Week 2 Session 2: Advanced Text Preprocessing and Representation

Week 2 Session 2: Advanced Text Preprocessing and Representation#

Introduction#

In this lecture, we’ll explore advanced text preprocessing techniques and delve into methods for representing text data in a format suitable for machine learning algorithms. We’ll build upon the foundational concepts covered in Session 1 and introduce more sophisticated approaches to prepare text data for analysis.

Let’s start by importing the necessary libraries:

import re
import nltk
import numpy as np
import pandas as pd
import matplotlib.pyplot as plt
import seaborn as sns
from nltk.tokenize import word_tokenize
from nltk.tag import pos_tag
from nltk.chunk import ne_chunk
from sklearn.feature_extraction.text import CountVectorizer, TfidfVectorizer
from gensim.models import Word2Vec
import spacy

# Download necessary NLTK data
nltk.download('averaged_perceptron_tagger')
nltk.download('maxent_ne_chunker')
nltk.download('words')

# Load spaCy model
nlp = spacy.load("en_core_web_sm")

1. Advanced Text Cleaning Techniques#

Building upon our basic text cleaning from Session 1, let’s explore some advanced techniques:

Handling Emoji and Emoticons#

Emojis and emoticons can carry sentiment information. We can either remove them or replace them with textual descriptions.

import emoji

def handle_emojis(text):
    # Replace emojis with their textual description
    return emoji.demojize(text)

# Example usage
sample_text = "I love this movie! 😍👍"
processed_text = handle_emojis(sample_text)
print("Original text:", sample_text)
print("Processed text:", processed_text)

Handling Non-ASCII Characters#

For text data that may contain non-ASCII characters, we can either remove them or normalize them:

import unicodedata

def normalize_unicode(text):
    # Normalize Unicode characters
    return unicodedata.normalize('NFKD', text).encode('ASCII', 'ignore').decode('ASCII')

# Example usage
sample_text = "Café au lait is a délicious drink"
normalized_text = normalize_unicode(sample_text)
print("Original text:", sample_text)
print("Normalized text:", normalized_text)

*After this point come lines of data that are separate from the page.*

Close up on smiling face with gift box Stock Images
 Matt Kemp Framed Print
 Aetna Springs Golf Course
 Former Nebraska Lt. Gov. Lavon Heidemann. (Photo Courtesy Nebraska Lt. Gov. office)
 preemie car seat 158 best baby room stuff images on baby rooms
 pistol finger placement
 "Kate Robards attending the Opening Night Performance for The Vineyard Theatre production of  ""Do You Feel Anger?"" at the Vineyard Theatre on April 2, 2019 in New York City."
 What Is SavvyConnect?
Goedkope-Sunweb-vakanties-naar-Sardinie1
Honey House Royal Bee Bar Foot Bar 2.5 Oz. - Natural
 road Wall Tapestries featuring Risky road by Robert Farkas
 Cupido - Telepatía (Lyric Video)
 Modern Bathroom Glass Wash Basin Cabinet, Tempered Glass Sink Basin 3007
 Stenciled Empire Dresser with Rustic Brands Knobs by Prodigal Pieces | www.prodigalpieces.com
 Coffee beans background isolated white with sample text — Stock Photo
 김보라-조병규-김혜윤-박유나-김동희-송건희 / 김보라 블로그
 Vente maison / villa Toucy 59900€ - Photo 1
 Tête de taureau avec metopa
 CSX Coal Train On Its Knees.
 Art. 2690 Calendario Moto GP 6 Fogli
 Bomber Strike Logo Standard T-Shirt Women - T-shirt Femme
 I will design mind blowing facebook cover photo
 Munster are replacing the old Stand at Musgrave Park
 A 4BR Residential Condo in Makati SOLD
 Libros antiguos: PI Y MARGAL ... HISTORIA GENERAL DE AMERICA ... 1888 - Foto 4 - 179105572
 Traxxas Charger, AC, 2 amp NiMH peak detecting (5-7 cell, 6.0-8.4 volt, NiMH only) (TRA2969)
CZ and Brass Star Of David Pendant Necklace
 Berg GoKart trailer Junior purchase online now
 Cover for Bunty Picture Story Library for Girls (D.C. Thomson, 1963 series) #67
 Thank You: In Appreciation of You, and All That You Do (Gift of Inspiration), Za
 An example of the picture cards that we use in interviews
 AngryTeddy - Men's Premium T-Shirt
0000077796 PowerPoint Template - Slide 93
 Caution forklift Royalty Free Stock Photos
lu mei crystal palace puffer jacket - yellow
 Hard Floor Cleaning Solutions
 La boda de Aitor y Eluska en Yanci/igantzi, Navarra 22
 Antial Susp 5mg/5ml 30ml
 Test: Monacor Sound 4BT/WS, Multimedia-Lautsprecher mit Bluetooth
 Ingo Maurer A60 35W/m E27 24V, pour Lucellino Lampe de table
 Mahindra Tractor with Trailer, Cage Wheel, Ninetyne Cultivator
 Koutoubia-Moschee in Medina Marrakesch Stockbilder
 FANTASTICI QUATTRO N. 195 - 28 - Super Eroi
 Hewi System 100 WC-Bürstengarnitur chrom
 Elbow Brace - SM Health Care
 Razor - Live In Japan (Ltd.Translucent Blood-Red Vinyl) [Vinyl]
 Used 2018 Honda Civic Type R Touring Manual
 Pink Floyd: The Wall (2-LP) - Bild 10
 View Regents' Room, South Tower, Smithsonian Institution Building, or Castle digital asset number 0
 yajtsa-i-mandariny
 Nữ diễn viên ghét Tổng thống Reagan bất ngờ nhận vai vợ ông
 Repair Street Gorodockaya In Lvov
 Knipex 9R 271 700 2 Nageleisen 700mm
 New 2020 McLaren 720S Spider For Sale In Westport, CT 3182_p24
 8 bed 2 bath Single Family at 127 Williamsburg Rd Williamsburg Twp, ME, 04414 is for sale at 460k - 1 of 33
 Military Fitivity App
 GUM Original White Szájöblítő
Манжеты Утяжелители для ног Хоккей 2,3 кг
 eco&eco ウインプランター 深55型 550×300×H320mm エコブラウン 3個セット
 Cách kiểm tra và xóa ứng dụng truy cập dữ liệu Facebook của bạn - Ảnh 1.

2. Handling Contractions and Special Cases#

Contractions (e.g., “don’t”, “I’m”) can be problematic for some NLP tasks. Let’s create a function to expand contractions:

CONTRACTION_MAP = {
    "ain't": "is not",
    "aren't": "are not",
    "can't": "cannot",
    "don't": "do not",
    "I'm": "I am",
    "isn't": "is not",
    "it's": "it is",
    "won't": "will not",
    # Add more contractions as needed
}

def expand_contractions(text):
    for contraction, expansion in CONTRACTION_MAP.items():
        text = re.sub(r'\b' + contraction + r'\b', expansion, text, flags=re.IGNORECASE)
    return text

# Example usage
sample_text = "I can't believe it's not butter!"
expanded_text = expand_contractions(sample_text)
print("Original text:", sample_text)
print("Expanded text:", expanded_text)

3. Named Entity Recognition (NER)#

Named Entity Recognition is the process of identifying and classifying named entities (e.g., person names, organizations, locations) in text. Let’s use spaCy for NER:

def perform_ner(text):
    doc = nlp(text)
    entities = [(ent.text, ent.label_) for ent in doc.ents]
    return entities

# Example usage
sample_text = "Apple Inc. was founded by Steve Jobs in Cupertino, California."
entities = perform_ner(sample_text)
print("Named Entities:", entities)

# Visualize NER results
from spacy import displacy
displacy.render(nlp(sample_text), style="ent", jupyter=True)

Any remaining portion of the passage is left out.